L'agriculture en sec dans ces conditions est très aléatoire et il n'est raisonnablement possible de pratiquer que des cultures irriguées. C'est ainsi que les habitants de la région en exploitant la nappe phréatique grâce à des milliers de puits équipés de norias et, plus tard, de motopompes, avaient réussi à mettre en valeur quelques 2.800 ha de terres agricoles: il s'agissait cependant là de la limite permise par les ressources de la nappe.
 
Aussi pour donner un nouvel essor à cette région dont les richesses majeures sont la terre, le barrage de Youssef Ben Tachfine, après plus de vingt années de patientes et fructueuses études, était édifié sur l'oued Massa et mis en eau en 1972.

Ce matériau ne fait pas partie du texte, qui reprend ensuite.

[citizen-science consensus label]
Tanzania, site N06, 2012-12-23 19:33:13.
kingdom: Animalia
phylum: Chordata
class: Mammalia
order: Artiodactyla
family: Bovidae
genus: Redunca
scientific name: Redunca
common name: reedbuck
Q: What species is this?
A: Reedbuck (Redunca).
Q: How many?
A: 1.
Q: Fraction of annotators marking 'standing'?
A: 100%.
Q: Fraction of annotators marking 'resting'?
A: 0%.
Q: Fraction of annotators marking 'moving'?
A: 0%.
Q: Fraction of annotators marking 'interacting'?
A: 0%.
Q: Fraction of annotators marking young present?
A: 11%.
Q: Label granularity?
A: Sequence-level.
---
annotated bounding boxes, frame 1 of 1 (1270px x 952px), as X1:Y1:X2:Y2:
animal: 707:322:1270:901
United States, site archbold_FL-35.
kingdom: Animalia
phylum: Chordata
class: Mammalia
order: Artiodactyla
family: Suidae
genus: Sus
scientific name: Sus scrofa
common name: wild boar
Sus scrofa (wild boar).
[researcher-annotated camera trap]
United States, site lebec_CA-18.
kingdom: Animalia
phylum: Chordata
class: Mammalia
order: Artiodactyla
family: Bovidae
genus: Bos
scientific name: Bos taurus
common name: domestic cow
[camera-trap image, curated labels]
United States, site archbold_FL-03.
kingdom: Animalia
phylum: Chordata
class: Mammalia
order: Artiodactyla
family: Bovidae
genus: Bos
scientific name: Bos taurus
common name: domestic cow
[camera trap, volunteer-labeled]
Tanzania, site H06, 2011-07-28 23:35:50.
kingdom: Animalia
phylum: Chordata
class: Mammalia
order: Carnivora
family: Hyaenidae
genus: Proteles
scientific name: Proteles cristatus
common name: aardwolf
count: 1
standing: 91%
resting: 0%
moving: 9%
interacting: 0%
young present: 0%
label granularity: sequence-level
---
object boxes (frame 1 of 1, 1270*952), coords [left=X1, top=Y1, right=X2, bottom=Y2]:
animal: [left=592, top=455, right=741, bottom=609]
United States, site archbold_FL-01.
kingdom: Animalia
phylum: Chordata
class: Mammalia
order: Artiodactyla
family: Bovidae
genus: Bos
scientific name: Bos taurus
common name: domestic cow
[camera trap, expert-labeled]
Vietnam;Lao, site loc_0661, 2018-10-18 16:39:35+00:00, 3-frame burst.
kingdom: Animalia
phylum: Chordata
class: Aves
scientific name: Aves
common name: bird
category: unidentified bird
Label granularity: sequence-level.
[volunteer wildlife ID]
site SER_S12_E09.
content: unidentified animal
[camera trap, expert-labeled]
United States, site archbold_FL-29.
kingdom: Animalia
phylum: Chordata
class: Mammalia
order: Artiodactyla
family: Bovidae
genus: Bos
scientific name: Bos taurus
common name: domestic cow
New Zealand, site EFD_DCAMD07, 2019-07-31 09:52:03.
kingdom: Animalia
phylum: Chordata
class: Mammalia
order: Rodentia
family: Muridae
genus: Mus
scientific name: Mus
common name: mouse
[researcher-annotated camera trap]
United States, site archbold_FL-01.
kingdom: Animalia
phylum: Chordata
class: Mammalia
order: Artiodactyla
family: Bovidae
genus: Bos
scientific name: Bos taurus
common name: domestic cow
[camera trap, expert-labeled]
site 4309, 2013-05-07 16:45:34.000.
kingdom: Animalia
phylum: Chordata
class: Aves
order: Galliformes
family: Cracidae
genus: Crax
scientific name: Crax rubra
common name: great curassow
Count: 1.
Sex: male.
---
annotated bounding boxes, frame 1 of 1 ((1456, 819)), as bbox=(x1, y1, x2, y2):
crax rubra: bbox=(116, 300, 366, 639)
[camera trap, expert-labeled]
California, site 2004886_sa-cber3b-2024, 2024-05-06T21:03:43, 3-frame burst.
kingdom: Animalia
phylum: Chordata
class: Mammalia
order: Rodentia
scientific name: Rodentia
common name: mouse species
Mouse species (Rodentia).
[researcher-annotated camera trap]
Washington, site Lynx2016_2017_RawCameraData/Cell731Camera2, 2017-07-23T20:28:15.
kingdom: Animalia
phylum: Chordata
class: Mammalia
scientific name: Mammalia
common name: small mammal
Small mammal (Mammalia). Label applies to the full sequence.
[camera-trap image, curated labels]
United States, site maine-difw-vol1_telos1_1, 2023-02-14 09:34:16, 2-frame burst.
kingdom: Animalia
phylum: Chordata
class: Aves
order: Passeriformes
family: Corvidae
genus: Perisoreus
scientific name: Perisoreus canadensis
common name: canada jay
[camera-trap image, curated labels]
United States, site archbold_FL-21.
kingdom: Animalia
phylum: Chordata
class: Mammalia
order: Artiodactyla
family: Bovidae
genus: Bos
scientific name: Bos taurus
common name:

Dans un contexte géologique de quartzites dures et de schistes compressibles particulièrement hétérogènes, le parti retenu a été celui d'un ouvrage souple en enrochements et alluvions à noyau étanche vertical en limon. Cette digue contrôle un bassin versant d'une superficie de 3.800 km2 et régularise des apports extrêmement irréguliers estimés à 160 Mm3/an et provenant de quelques crues brèves et violentes.
 
Cet ouvrage a permis de moderniser 1.200 ha de l'ancien périmètre irrigué de Tassila dans la vallée de l'oued Massa, et surtout de créer dans la plaine des Chtouka un périmètre moderne d'une superficie de 18.000 ha consacré essentiellement aux primeurs et aux agrumes.